Peter and Harriet slowly grow into their new relationship, as they follow the clues and chase sold-off antique chimney pots across the countryside, but it isn’t until a chance comment by the vicar starts Lord Peter’s brain whirling, that the mystery is finally unravelled. And not a moment too soon – the movers have just arrived to seize Noakes possessions – which means the evidence is headed out the door. The entire ensemble then come on stage, in true mystery play fashion, for Lord Peter’s final denouement.

This locked room puzzle is actually one of the better Golden Age creations in this sub-genre, though it is hardly surprising that the victim had to finish his own murder by falling down the stairs, in what must be considered as a rather foolhardy plot, that may well have turned out badly for the murderer, if the steps had not conveniently finished the job!

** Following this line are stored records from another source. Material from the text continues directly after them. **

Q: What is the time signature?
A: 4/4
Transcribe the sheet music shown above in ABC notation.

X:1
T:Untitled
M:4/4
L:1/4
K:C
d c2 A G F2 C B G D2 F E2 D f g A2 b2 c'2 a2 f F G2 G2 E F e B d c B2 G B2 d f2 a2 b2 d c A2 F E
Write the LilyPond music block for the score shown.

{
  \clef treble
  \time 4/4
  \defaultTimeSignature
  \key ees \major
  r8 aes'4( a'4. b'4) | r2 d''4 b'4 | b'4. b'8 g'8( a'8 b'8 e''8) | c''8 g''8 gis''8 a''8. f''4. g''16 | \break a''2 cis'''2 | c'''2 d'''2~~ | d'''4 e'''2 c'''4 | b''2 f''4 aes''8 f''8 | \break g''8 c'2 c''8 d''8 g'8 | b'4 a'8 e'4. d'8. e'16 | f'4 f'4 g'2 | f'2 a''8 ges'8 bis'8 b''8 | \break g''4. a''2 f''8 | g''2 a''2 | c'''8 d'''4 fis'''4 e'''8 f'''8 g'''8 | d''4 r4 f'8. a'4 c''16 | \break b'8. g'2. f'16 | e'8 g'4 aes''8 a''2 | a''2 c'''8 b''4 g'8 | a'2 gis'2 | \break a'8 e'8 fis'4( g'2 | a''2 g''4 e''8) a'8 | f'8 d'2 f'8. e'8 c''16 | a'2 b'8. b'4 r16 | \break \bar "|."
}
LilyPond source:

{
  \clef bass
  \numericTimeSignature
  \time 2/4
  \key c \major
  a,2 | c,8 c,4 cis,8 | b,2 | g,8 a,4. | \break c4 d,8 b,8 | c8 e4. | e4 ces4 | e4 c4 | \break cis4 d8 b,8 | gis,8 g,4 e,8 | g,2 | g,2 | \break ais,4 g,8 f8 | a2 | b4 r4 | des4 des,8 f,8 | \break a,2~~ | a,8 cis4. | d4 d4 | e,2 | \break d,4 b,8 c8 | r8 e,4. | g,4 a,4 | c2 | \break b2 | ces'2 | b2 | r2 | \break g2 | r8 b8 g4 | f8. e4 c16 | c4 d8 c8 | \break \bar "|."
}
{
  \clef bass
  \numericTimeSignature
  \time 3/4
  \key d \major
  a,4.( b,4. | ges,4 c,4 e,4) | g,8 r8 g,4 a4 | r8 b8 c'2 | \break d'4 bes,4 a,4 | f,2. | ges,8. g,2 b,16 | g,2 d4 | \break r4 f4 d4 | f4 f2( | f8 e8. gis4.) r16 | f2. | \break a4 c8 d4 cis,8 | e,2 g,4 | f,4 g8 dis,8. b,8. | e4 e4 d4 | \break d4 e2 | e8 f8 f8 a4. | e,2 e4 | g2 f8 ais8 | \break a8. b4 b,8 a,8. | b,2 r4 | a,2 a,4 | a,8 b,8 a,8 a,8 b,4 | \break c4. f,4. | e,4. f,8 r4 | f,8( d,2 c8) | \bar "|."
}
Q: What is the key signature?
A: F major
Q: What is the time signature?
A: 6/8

This is a very hard mystery to rate, as it is more of a play and a no-nonsense love story, entwined with an excellent short story puzzler, than it is a typical murder mystery novel. For us staunch fans of Lord Peter, it will always be a full fledged five star mystery, well earned by its role as the final act of the Lord Peter story. Purely rated as a mystery it is probably only a solid four, but it is a great locked room tale and I am an unabashed fan – so five stars is awarded.

One final note, the Lord Peter Wimsey novels are generally good stand alone stories and it is not overly important that they be read in order. However, with the four Harriet Vane stories, order becomes critical. Start with ‘Strong Poison’, follow it with the excellent ‘Have His Carcase’, then move on to ‘Gaudy Night’, and finally ‘Busman’s Holiday’. If you read them in order, chances are you will agree with my rating, if not, there is a strong possibility that ‘Busman’s Holiday’ will prove to be somewhat less enchanting.